Document section:
╔══

Friday, August 13, 2010

Hangin' with the monks!

We met at the lobby for a 7:30 start. After a quick coffee at Starbucks, we caught an 8:00am bullet train from Hiroshima for San-Osaka. our last Shinkansen for the trip.


Today was our busiest day of travel.

After watching countless pea green rice fields sweep by in a blur, we left the bullet train and changed onto a more regular train.



Blindingly fast!

Though to call it regular is quite an understatement. The rail journey that followed turned out to be a spectacular climb up through steep, wooded mountains. Apart from an “accident” ahead that had us waiting about 15 minutes, the journey was uneventful, steep and very scenic.


We traveled for quite a while, dipping in and out of tunnels dug through the terrain till we reached another cable car that would take us steeply up the mountain to Koya-san. This was a far steeper climb than our previous cable-car journey and for some reason, VERY crowded. It was a lot of weight for one cable.

Ahh! Too crowded and humid.
The cable car mantra. "Don't snap cable, don't snap cable..."



Koya-san Mt. Koya

The place is a high plateau (822meters) and home to some 127 shrines and temples. Women were only allowed in 100 years ago so the whole place, for a very long time, was a monkish boy's club.
At the top, the monks tiny van took our luggage except mine, and a few others which did no fit despite the young monks best attempt at luggage tetris. He drove off and we caught a bus through the small township that had grown there over the years, past many monasteries and shrines. Sharon remarked that it looked like a summertime alpine ski resort.

Arrived at the Shukubo (or temple lodgings, a place called Sekisho-in and dropped our bags. Welcomed with tea and a biscuit on the tatami matted room by the head monk who was this old guy in a singlet top. When we left, Kit, our guide said ask for directions to Sex-show and they would understand you. Easy to remember!

╚══

Information shown:
╔══

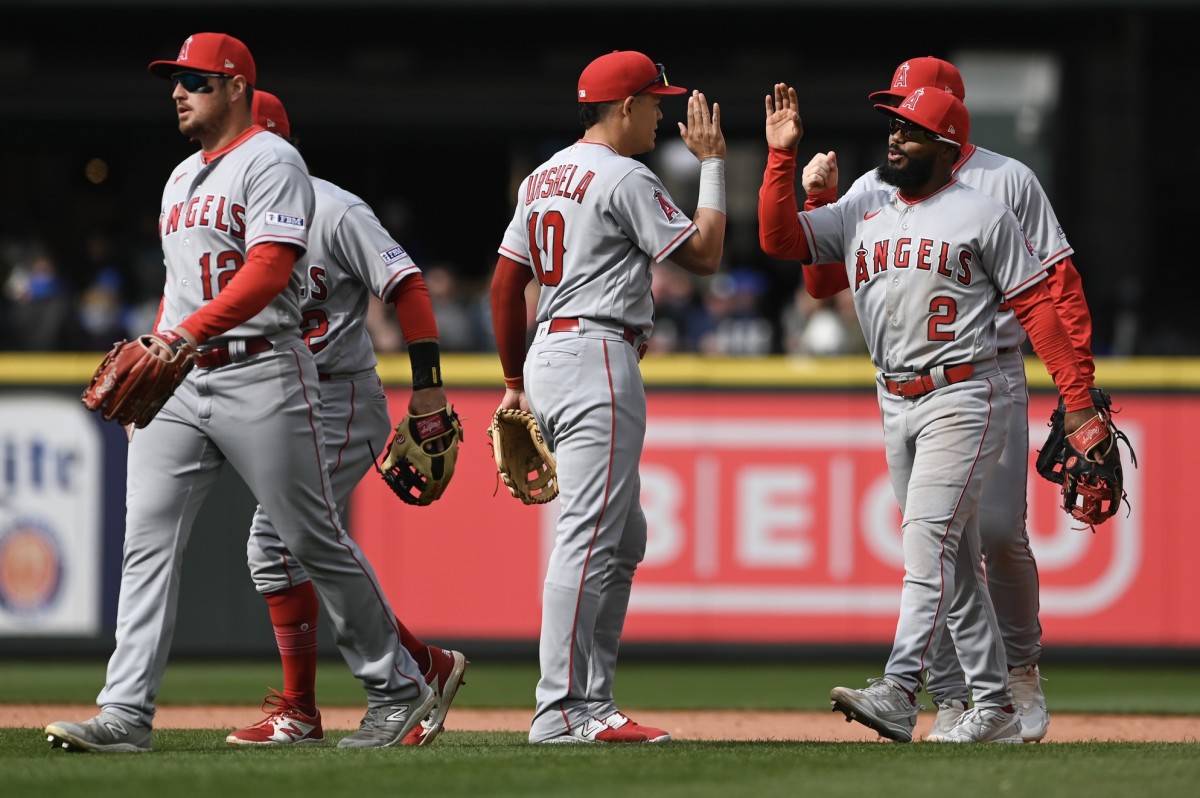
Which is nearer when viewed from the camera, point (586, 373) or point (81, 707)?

╚══

Your task:
Answer these questions from the travel post about the trip to Koya-san:
1. At what time did the bullet train leave Hiroshima?
2. How high is the Koya-san plateau?
3. What were the travelers served when they arrived at the temple lodgings?

Task result:
1. 8:00am
2. 822 meters
3. Tea and a biscuit